There is one temple that belongs to both pilgrimages (Panch Kedar and Chota Dham Yatra) and that is Kedarnath. In the pandava legend, where the different parts of Shiva’s body were housed in temples, this is the one for the torso. I’ll talk about the temple and all the stories and meanings in the next blog post, so here’s how we got there.
It started quite tricky in Urgam. You wonder about some things in India – in Urgam about why they built the road through two river crossings instead of putting a bridge over it or something. Anyway, the rivers are so deep that you can’t get through them on a motorbike without getting your feet wet. I didn’t feel like getting my feet wet and managed to hike around both places. Binodh didn’t fancy wet hiking boots and decided to do the bit in flip flops. And the one river turned out to be even more difficult than on the outward journey and it took him a lot of effort and sweat and 1 flip flop to manoeuvre the vehicle through. Because at some point it also preferred to be pushed.
Then we had the spur road behind us. I hardly took any pictures, it was not so easy to drive. Only here at the end or beginning. I like it when you can’t tell where the roads are going. Our planned route today was about 180 km long. Usually nothing, but in India’s mountains a bit more time-consuming. Anyway, we arrived at our destination sometime in the afternoon.
We already suspected it on the last few kilometres: it would be full. But I was completely blown away by the masses of vehicles and people that awaited us there. I have never seen anything like it! And sorry, not photographed properly – I didn’t take as many nice pictures as usual, but that’s another topic.
There was car after car on the road for kilometres. Motorbikes are great, you can drive past them. There is the village of Sitapur, where there are already many accommodations, then 1 km further the village of Sonprayag.

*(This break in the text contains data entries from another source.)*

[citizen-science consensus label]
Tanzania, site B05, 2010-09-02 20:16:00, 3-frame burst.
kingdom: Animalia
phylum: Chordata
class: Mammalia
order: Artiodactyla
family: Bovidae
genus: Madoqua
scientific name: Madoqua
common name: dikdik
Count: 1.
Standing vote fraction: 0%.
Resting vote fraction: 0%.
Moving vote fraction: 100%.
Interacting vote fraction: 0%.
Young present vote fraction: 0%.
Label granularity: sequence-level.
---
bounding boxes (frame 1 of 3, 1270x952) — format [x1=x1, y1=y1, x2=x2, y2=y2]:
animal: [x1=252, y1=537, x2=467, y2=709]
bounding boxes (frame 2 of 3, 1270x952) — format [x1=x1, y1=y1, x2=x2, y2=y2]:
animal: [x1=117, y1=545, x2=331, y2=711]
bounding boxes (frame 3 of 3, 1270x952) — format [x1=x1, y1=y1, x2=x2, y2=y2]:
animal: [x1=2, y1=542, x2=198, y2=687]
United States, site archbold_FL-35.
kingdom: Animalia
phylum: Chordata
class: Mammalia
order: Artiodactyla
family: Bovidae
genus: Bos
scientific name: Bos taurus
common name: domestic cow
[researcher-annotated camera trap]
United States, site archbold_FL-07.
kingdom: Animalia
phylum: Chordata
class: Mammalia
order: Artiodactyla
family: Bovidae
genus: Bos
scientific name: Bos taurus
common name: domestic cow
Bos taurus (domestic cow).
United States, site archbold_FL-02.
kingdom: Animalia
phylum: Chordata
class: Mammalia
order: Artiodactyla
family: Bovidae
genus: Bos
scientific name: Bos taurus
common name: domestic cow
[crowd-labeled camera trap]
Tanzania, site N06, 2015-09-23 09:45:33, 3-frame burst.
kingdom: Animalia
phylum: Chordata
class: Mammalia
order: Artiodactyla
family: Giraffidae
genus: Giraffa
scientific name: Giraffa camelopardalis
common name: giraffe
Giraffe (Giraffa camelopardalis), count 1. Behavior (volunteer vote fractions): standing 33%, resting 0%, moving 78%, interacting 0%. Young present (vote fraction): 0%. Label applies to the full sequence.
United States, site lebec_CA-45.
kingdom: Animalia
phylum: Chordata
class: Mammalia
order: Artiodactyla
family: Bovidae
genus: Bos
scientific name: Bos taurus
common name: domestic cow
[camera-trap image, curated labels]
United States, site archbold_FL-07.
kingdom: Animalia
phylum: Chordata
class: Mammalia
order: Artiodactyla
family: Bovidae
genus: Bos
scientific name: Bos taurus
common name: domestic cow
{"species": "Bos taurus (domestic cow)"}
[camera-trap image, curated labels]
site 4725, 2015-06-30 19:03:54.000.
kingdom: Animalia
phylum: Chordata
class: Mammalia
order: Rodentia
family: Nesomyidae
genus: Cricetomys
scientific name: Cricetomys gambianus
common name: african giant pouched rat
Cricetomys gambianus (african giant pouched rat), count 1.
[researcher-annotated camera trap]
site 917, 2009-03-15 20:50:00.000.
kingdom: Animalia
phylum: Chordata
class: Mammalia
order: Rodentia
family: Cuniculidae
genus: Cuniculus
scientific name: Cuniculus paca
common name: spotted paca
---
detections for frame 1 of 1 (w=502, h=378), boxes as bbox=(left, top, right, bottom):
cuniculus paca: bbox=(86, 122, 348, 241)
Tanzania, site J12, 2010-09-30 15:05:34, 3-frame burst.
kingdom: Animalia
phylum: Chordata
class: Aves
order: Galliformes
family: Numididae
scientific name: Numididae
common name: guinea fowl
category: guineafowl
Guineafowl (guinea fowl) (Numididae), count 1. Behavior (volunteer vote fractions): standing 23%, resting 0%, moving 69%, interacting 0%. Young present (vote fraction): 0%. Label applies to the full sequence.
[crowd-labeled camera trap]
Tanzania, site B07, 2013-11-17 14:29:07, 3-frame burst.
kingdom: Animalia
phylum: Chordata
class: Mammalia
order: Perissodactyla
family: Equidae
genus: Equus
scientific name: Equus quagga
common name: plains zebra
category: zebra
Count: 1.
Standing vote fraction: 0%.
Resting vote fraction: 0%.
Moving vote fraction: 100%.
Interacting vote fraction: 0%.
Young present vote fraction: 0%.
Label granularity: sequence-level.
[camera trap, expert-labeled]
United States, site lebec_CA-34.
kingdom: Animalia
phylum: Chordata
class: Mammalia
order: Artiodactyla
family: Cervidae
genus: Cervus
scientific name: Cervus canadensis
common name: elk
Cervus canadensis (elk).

The public road ends there and everyone has to stop. There are still collective taxis as far as Gaurikund and from there only further on by foot or horseback. So everything was crammed with these cars and wandering crowds of people, where you weren’t quite sure: did they want to leave directly, were they looking for accommodation, had they already returned or how or what. What now? My desire to see Kedarnath was at zero. Binodh was a bit different: “if we’ve already made it this far, we should go there”. I let myself be pulled along – and didn’t regret it in the end. But it was one of my most exhausting Indian ventures.
So first of all, accommodation – and there was almost only the “shabby” kind for pilgrims – noise included, of course. And I knew: I’m going to freak out if I have to go through this now. And then there was this “posh place” in Sitapur – and although it was far from our usual (price) standard, it had to be. And so I braced myself on a soft mattress in clean sheets for the following day.
This began with a 1 km hike to Sonprayag. But we didn’t get to the taxi rank at first, there was a queue. And what a queue! An Indian one! Good people lined up at the back and stayed in their seats, idiots just walked past to be right at the front. Again and again. There were protests from the good queue, which were of no use. There were police who every now and then brought in a hint of order, which was immediately lifted again. We stood. Moved forward a bit. We stood. We became entangled with people. Made friends with 10 nice men from Odisha. Stood. Sweated. Got a cup of tea. Got 10m. Stood.
And after 2.5 hours we reached the taxis, which were far too few for those willing to drive and eagerly drove up and down. When they arrived, all the doors were ripped open and people rushed to get seats. Hardly a chance to remain polite.
And at some point we were actually in Gaurikund and ready for breakfast. New obstacle: everything was closed. Someone had died and out of mourning all the doors remained closed. Only behind some blinds was activity suspected, we crawled through down – and found ourselves with a mourning breaker who fried us Alu Parantha.
By now I was so sick to my stomach, the time was 11:30 and I knew that – especially with these crowds – I wouldn’t make 16 km and 1,500 metres of altitude. But there were horses! So: me on horseback and Binodh trudged off, he’s fitter than me. Horse was not really joy and pleasure, but at least I was enthroned above the crowds and horse carried me up.
There were 2 horse people with 4 horses together, who went up together. My riding companions were these 2 women and the 1 gentleman:
There was a lunch break and otherwise we hurried upwards – especially as the sky was also closing in. It was cold, it drizzled, there was no break for rain jacket or umbrella, relentlessly for the poor bones it went on, on, on.
Finally I could dismount, shook my stiff limbs, muffled myself in warm clothes, stretched out the umbrella and hurried off in the direction of the temple and accommodation about 2 km away. But would there even be that many beds? Was I lucky? I started walking.